Run time 102 minutes.

OK for children.

This is an ingenious story, written and directed by Andrew Niccol, that shows a world in which life and work have been stripped to their essentials. People work for more life.

Each person lives freely to the age of 25. At that point, they stop aging and a timer appears on their arm. It starts at two years and begins ticking downward. If it reaches zero, the person dies. Thus, every thing they do is based on trading for time. There is no money. As Benjamin Franklin said, time is money. People work for time. Whatever they buy is based on time. If one wants to buy food, rent an apartment, or ride a bus, they don't pay in money. They pay in minutes or hours off their built-in clock. The only ways to get more time are to work for it, trade for it, or steal it.

Will Salas (Justin Timberlake) lives in the poorest of the four time zones, Dayton. He generally only has one day left on his arm, as does his mother, Rachel (Olivia Wilde). They have to work each day to get enough time to live the next.

There are thieves who steal people's times and there are timekeepers who try to keep everything in balance and combat thieves. New Greenwich is where the wealthy live, people who have amassed centuries of time.

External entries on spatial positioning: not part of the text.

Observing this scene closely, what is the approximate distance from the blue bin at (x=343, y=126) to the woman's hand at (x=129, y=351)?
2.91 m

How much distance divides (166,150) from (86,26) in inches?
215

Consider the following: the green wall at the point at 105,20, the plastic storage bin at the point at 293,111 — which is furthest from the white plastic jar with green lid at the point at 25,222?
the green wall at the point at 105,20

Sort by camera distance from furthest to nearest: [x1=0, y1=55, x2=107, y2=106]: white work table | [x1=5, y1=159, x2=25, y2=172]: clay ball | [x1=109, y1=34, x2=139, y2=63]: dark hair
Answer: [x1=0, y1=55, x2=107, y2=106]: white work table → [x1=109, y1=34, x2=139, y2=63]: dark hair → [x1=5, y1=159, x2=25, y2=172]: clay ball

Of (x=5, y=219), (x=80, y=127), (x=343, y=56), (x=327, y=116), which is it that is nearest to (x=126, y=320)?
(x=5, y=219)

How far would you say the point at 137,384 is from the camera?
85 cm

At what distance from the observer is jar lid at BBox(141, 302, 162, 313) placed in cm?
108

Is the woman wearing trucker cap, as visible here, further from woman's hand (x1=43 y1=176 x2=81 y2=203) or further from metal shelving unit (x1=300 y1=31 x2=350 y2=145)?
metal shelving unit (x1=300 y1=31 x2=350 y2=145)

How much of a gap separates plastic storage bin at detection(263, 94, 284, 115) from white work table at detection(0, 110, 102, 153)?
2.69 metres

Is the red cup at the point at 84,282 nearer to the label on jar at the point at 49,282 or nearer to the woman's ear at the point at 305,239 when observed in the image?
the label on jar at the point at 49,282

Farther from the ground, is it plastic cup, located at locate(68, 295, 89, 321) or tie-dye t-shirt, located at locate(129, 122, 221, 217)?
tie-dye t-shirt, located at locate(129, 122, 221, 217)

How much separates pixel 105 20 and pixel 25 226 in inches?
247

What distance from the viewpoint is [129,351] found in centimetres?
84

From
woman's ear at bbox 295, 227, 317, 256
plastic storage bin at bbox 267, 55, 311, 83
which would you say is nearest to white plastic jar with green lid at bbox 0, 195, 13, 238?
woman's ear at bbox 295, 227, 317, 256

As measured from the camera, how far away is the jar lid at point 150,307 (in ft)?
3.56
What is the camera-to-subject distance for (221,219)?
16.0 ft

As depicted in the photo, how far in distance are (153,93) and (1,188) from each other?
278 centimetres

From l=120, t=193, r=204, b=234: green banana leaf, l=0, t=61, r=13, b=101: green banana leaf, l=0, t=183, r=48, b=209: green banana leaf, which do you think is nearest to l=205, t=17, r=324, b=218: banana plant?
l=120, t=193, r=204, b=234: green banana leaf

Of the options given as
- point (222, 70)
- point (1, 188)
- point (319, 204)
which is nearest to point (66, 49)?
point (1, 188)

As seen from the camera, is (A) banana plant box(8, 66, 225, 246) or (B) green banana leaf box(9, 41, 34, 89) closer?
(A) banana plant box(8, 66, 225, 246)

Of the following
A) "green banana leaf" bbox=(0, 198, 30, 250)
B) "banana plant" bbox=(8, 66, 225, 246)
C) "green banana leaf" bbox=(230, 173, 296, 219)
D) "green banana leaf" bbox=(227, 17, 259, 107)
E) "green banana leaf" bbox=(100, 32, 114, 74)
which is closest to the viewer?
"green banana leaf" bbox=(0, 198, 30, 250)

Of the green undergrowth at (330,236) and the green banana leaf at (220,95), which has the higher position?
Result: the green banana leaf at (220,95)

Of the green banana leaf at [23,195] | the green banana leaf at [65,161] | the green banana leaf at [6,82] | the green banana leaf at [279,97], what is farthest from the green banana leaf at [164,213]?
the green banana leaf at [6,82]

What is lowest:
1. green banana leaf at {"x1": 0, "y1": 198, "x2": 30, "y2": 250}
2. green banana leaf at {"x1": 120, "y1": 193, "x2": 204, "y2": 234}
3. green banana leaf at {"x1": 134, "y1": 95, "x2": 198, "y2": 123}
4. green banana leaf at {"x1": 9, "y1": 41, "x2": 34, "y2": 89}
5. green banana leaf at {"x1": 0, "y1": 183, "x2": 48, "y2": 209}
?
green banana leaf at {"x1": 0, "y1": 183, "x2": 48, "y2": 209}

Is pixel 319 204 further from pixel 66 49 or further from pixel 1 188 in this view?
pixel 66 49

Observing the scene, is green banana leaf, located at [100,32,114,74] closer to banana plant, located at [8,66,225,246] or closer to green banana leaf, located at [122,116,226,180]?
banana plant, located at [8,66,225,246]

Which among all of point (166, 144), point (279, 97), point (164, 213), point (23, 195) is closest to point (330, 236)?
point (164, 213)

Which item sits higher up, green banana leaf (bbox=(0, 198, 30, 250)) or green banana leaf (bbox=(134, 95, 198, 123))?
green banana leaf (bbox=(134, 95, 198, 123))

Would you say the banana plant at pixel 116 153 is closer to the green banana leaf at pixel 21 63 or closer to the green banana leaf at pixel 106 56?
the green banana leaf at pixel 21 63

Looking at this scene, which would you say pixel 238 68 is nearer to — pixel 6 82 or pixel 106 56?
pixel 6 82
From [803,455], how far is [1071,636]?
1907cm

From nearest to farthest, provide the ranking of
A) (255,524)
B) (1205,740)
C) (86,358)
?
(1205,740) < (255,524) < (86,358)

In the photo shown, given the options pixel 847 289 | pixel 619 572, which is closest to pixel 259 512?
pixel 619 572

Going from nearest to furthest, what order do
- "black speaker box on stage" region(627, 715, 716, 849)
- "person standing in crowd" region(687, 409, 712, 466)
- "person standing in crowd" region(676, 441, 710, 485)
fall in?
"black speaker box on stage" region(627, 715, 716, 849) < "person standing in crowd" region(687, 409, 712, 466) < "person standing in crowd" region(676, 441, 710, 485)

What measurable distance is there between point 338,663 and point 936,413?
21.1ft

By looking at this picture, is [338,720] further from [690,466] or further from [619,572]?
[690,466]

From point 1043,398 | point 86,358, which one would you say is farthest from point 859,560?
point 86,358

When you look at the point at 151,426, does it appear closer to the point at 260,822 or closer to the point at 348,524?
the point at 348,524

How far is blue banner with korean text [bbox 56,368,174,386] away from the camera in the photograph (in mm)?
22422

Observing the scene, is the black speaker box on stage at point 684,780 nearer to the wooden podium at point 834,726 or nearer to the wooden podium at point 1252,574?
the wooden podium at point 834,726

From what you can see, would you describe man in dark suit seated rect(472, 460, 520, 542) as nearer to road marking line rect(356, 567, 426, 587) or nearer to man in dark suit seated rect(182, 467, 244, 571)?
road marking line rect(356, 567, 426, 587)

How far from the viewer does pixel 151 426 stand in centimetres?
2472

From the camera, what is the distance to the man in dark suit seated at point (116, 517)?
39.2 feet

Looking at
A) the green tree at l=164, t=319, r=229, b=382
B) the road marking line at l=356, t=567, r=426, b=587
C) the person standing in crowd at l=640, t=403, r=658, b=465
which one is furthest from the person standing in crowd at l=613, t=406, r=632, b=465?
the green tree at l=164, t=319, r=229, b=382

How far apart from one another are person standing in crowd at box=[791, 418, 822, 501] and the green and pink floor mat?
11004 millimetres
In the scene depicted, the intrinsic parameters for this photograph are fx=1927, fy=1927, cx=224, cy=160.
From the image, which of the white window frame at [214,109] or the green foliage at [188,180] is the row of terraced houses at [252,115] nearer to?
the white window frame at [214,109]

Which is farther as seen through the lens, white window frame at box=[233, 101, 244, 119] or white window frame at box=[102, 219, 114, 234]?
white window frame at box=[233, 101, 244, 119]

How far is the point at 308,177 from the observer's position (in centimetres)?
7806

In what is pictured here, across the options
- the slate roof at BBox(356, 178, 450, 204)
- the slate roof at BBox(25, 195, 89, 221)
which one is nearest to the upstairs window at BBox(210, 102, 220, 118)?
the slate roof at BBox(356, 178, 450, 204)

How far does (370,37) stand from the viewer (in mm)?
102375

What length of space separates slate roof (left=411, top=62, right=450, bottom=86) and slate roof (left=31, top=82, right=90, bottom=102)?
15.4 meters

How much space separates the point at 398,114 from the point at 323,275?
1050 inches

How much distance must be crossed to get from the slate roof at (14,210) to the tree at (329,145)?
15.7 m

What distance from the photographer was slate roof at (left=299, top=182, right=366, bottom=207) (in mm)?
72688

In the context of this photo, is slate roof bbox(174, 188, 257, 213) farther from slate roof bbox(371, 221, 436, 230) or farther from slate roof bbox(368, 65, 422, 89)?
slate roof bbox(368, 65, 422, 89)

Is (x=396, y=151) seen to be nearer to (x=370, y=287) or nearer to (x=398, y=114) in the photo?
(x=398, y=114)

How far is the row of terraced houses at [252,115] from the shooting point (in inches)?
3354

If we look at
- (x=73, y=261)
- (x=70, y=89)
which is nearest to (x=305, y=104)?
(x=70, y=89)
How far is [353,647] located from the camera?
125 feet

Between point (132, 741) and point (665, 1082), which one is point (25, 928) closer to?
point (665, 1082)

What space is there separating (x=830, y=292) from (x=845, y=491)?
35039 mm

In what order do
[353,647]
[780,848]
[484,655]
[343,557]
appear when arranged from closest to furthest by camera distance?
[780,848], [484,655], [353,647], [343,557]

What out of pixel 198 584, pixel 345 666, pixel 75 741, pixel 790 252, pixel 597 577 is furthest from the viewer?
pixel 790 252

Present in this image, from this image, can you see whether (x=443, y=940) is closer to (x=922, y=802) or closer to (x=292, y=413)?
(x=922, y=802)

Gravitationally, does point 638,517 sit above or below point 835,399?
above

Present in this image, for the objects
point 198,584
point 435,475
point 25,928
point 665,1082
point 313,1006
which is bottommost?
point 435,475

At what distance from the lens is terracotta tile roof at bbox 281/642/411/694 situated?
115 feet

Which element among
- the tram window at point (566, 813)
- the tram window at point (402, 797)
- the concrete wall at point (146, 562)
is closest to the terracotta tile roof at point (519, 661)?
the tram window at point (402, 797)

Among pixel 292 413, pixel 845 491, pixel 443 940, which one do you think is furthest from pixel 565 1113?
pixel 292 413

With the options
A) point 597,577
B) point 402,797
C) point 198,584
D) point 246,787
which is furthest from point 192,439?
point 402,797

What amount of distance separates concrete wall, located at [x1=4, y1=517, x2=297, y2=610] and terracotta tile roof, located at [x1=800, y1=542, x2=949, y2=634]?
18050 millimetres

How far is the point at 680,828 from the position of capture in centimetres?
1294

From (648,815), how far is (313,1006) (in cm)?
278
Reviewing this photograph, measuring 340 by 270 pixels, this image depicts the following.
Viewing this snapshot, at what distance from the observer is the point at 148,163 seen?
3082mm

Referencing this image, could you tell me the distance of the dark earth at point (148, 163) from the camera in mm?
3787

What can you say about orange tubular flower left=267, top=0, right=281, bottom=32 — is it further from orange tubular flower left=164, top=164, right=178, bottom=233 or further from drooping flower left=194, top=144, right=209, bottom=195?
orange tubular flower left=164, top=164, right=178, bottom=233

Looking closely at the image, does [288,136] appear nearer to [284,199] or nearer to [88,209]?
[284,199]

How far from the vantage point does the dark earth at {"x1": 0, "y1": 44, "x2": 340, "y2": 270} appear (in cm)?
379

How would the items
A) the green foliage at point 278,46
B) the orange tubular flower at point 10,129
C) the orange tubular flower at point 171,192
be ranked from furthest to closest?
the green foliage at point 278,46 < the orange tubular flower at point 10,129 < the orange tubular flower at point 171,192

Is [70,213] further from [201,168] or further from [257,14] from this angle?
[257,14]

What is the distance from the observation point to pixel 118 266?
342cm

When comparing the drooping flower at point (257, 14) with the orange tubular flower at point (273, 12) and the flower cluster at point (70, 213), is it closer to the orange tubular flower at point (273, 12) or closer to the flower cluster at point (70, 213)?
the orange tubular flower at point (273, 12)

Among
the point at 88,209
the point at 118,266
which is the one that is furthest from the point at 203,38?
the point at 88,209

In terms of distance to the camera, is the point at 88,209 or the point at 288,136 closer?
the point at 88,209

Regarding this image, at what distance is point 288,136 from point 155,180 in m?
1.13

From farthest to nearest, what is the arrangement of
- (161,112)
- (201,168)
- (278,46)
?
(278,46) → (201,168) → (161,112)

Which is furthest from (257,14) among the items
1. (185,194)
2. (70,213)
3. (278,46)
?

Will gets lucky and obtains lots of time, so he goes to New Greenwich, where he meets Sylvia Weiss (Amanda Seyfried) and her father, Philippe (Vincent Kartheiser), the wealthiest man in New Greenwich, who banks time and has millennia banked.

Pursuing Will to New Greenwich is a Javert-type timekeeper, Raymond Leon (Cillian Murphy), because he thinks Will stole the extra time he has on his clock. Will is a devil-may-care type of guy with a conscience, and those don't fit in with the world in which he lives, so things go awry and it turns into an exciting chase film.

I generally don't tell stories in my critiques, but that's really the only way to set the stage for this unusual, highly entertaining sci-fi tale. All you know now is the basis for the story. If it intrigues you as much as it did me, you'll have to go see it to see what happens and how it works out. The acting is very good, especially Kartheiser, and Niccol keeps the pace moving well. Filmed almost entirely in Los Angeles, Angelenos will see lots of familiar sites.

Even though the ending disappointed me, the film is thought-provoking and worthwhile.